The Helen N. Jewet Entrance Gallery features a Miocene Forest exhibit with four upright petrified trees. Visitors may also view what the landsape of Yakima was like 15 million years ago. Small temporary exhibit cases, basalt columns, and a framed view of the outside plantings are also featured in this space.



This children's museum is a hands-on learning center filled with educational activities and programs for kids of all ages. Interactive displays and constructive play areas provide an opportunity to step into the exhibits and experience the natural and cultural history of the Yakima Valley ...and have a great time learning!

Gilbert House


The H. M. Gilbert Homeplace, a late Victorian farmhouse filled with period furnishings, is only three blocks from the Yakima Valley Museum. This 1898 home of the Gilbert family gives a taste of life on an early Yakima orchard. Tours are currently not available. An exhibit about the Gilbert House is being planned in the Collections area of the museum.


The Sundquist Research Library and Archives is the Yakima Valley’s storehouse for over 40,000 historical documents, photographs, rare books, and other records. It is open to the researcher as well as the curious visitor. More than 12,000 images from this collection, as well as video and audio segments, are available for vieweing at the online resource Yakima Memory.

Museum Services

Soda Fountain

The Museum Soda Fountain is a functioning replica of a late 1930s Art Deco soda fountain. Furnished with salvaged and restored parts of soda fountains which once operated in Yakima, this piece of history serves ice cream treats and other fountain favorites for visitors to the museum and Franklin Park.


Museum Store

The Museum Store offers a unique assortment of gifts, souvenirs, toys, cards, and collectibles ...plus one of the best selections of books on local culture, history, and nature in Yakima.

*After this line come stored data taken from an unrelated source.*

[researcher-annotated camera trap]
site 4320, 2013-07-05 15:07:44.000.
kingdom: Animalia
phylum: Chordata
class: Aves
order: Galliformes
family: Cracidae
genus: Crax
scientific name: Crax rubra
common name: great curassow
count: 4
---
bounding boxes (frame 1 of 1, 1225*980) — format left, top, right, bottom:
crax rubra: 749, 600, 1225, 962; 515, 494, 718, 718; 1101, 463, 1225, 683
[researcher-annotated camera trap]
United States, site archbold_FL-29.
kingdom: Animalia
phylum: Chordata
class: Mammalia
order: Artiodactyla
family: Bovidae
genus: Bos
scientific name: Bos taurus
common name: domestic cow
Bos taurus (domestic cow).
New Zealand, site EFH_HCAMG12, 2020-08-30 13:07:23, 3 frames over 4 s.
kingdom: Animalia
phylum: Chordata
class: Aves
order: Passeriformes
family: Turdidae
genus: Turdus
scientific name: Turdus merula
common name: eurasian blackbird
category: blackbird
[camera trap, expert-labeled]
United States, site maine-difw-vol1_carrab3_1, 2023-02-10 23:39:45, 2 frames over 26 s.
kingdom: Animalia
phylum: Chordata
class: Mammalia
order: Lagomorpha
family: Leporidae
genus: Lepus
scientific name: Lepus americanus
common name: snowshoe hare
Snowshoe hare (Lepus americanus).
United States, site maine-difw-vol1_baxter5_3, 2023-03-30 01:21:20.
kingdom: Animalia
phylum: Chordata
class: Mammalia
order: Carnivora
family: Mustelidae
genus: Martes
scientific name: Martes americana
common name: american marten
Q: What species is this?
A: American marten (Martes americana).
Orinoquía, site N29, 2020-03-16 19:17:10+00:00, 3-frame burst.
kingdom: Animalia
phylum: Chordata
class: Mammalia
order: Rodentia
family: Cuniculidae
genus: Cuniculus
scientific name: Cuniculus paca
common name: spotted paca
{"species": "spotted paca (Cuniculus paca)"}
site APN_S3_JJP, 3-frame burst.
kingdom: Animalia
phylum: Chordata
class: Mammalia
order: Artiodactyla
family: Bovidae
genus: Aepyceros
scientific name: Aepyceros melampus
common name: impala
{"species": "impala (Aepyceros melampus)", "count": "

The Yakima Valley Museum banquet and conference hall looks out on beautiful Franklin Park. Call for information on renting this unique space for your next social or business function. Also available to rent are a more intimate conference room, the spacious Helen N. Jewett Entrance Galler,y and the H.M. Gilbert Homeplace.

The Yakima Valley Museum is a member of the Washington Museums Association (WMA). To see a directory of Washington Museums, click here.

PLEASE NOTE that installation of the core exhibits began in summer of 2002 and will continue for several years. Until the completion of these exhibits, museum visitors will witness the process of exhibit research and development first-hand. Kiosks throughout the core galleries describe future plans and invite visitors to share their opinions, suggestions, and even their own personal stories and objects to the interpretive process.